EXTRACT PROVIDED:
____
# Grizzly G0555LX - 14" Deluxe Bandsaw - Love it



## EricLew (Aug 29, 2014)

I completely agree Kurt. I bought the anniversary edition last Christmas and am also very happy with it. no complaints at all
Eric


----------



## WoodNSawdust (Mar 7, 2015)

Thanks or the review.

I have the larger 17" Grizzly and seem to be replacing one of the guide bearings per year. Have you had any problems with yours?


----------



## woodtimes (Jun 14, 2007)

I have this one also and think its a very good saw, I tricked it out with carter guide bearings and made it even better.

Good lick with yours, its will serve you well.


----------



## crashn (Aug 26, 2011)

well, stitches are better than no finger! be safe


----------



## jimbolyy (Aug 19, 2015)

Hope to have money to buy it quickly…


----------



## Chocdog (Aug 31, 2014)

When I ordered mine shipping was free, although I bought a jointer also. Get the "to house" delivery instead of the curb service. It was worth the $30 to have placed into my garage.
____
DATA EXTRACT:

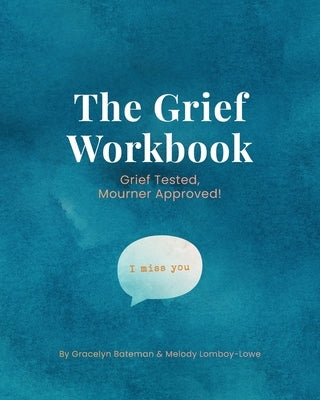 The Grief Workbook by Bateman, Gracelyn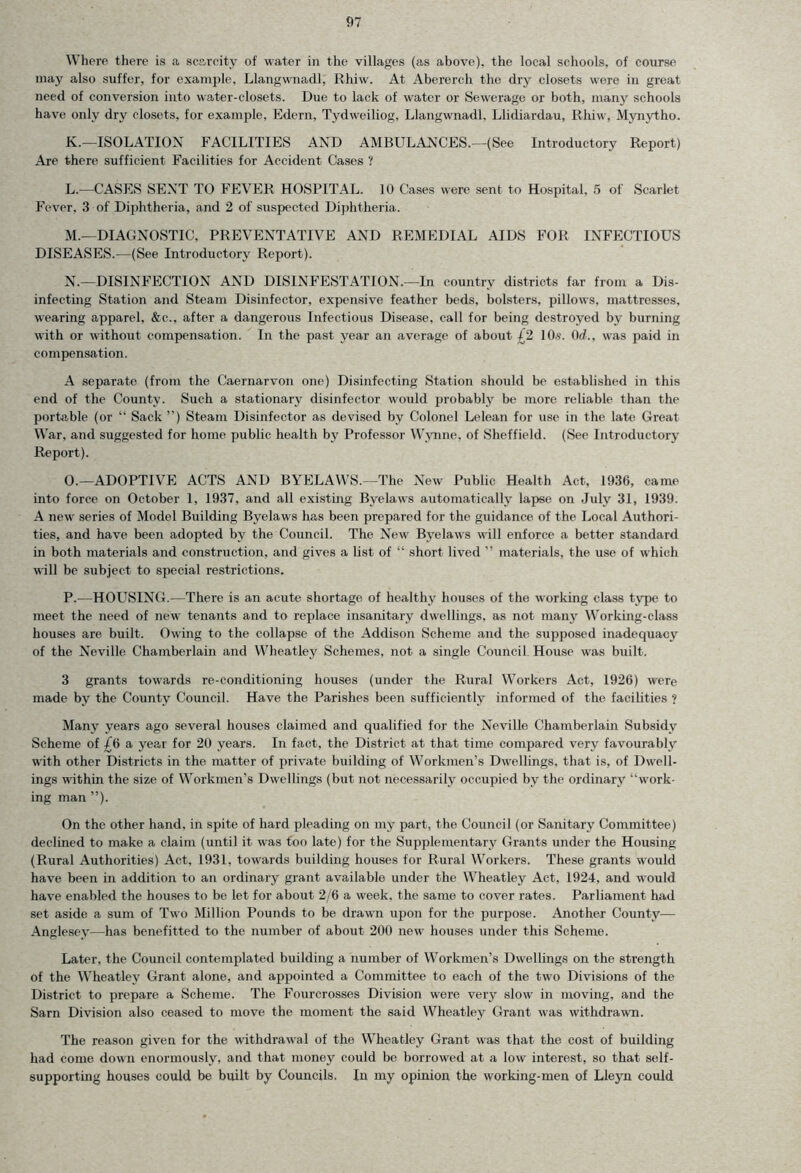 Where there is a scarcity of water in the villages (as above), the local schools, of course may also suffer, for example, Llangwnadl, Rhiw. At Abererch the dry closets were in great need of conversion into water-closets. Due to lack of water or Sewerage or both, many schools have only dry closets, for example, Edern, Tydweiliog, Llangwnadl, Llidiardau, Rhiw, Mynytho. K. —ISOLATION FACILITIES AND AMBLTLANCES.—(See Introductory Report) Are there sufficient Facilities for Accident Cases ? L. — CASES SENT TO FEVER HOSPITAL. 10 Cases were sent to Hospital, 5 of Scarlet Fever. 3 of Diphtheria, and 2 of suspected Diphtheria. M. —DIAGNOSTIC, PREVENTATIVE AND REMEDIAL AIDS FOR INFECTIOUS DISEASES.—(See Introductory Report). N. —DISINFECTION AND DISINFESTATION.—In country districts far from a Dis- infecting Station and Steam Disinfector, expensive feather beds, bolsters, pillows, mattresses, wearing apparel, &c., after a dangerous Infectious Disease, call for being destroyed by burning with or without compensation. In the past year an average of about £2 10s. Orf., was paid in compensation. A separate (from the Caernarvon one) Disinfecting Station should be established in this end of the County. Such a stationary disinfector would probably be more reliable than the portable (or “ Sack ”) Steam Disinfector as devised by Colonel Lelean for use in the late Great War, and suggested for home public health by Professor Wynne, of Sheffield. (See Introductory Report). O. —ADOPTIVE ACTS AND BYELAWS.—The New Public Health Act, 1936, came into force on October 1, 1937, and all existing Byelaws automatically lapse on July 31, 1939. A new series of Model Building Byelaws has been prepared for the guidance of the Local Authori- ties, and have been adopted by the Council. The New Byelaws will enforce a better standard in both materials and construction, and gives a list of “ short lived ” materials, the use of which will be subject to special restrictions. P. —HOUSING.—There is an acute shortage of healthy houses of the working class type to meet the need of new tenants and to replace insanitary dwellings, as not many Working-class houses are built. Owing to the collapse of the Addison Scheme and the supposed inadequacy of the Neville Chamberlain and Wheatley Schemes, not a single Council House was built. 3 grants towards re-conditioning houses (under the Rural Workers Act, 1926) were made by the County Council. Have the Parishes been sufficiently informed of the facilities ? Many years ago several houses claimed and qualified for the Neville Chamberlain Subsidy Scheme of £d a year for 20 years. In fact, the District at that time compared very favourably with other Districts in the matter of private building of Workmen’s Dwellings, that is, of Dwell- ings within the size of Workmen’s Dwellings (but not necessarily occupied by the ordinary “work- ing man ”). On the other hand, in spite of hard pleading on my part, the Council (or Sanitary Committee) declined to make a claim (until it was too late) for the Supplementary Grants under the Housing (Rural Authorities) Act, 1931, towards building houses for Rural Workers. These grants would have been in addition to an ordinary grant available under the Wheatley Act, 1924, and would have enabled the houses to be let for about 2/6 a week, the same to cover rates. Parliament had set aside a sum of Two Million Pounds to be drawn upon for the purpose. Another County— Anglesey—has benefitted to the number of about 200 new houses under this Scheme. Later, the Council contemplated building a number of Workmen’s Dwellings on the strength of the Wheatley Grant alone, and appointed a Committee to each of the two Divisions of the District to prepare a Scheme. The Fourcrosses Division were very slow in moving, and the Sarn Division also ceased to move the moment the said Wheatley Grant was withdrawn. The reason given for the withdrawal of the Wheatley Grant was that the cost of building had come down enormously, and that money could be borrowed at a low interest, so that self- supporting houses could be built by Councils. In my opinion the working-men of Lleyn could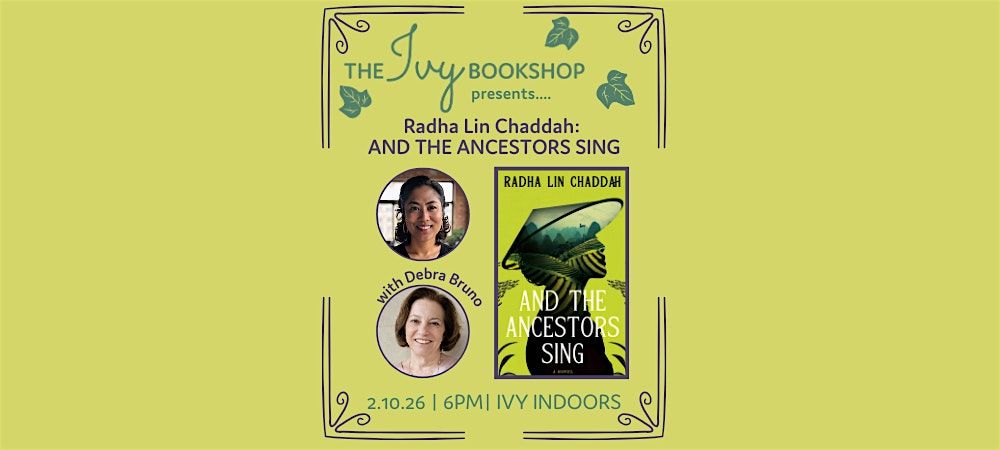 Radha Lin Chaddah with Debra Bruno: AND THE ANCESTORS SING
____
WHAT YOU ARE ASKED TO DO: Rewrite the section of the bandsaw thread that begins with "## WoodNSawdust (Mar" and ends with "it even better.", changing "guide bearings" to "thrust bearings".

FINISHED TASK:
## WoodNSawdust (Mar 7, 2015)

Thanks or the review.

I have the larger 17" Grizzly and seem to be replacing one of the thrust bearings per year. Have you had any problems with yours?


----------



## woodtimes (Jun 14, 2007)

I have this one also and think its a very good saw, I tricked it out with carter thrust bearings and made it even better.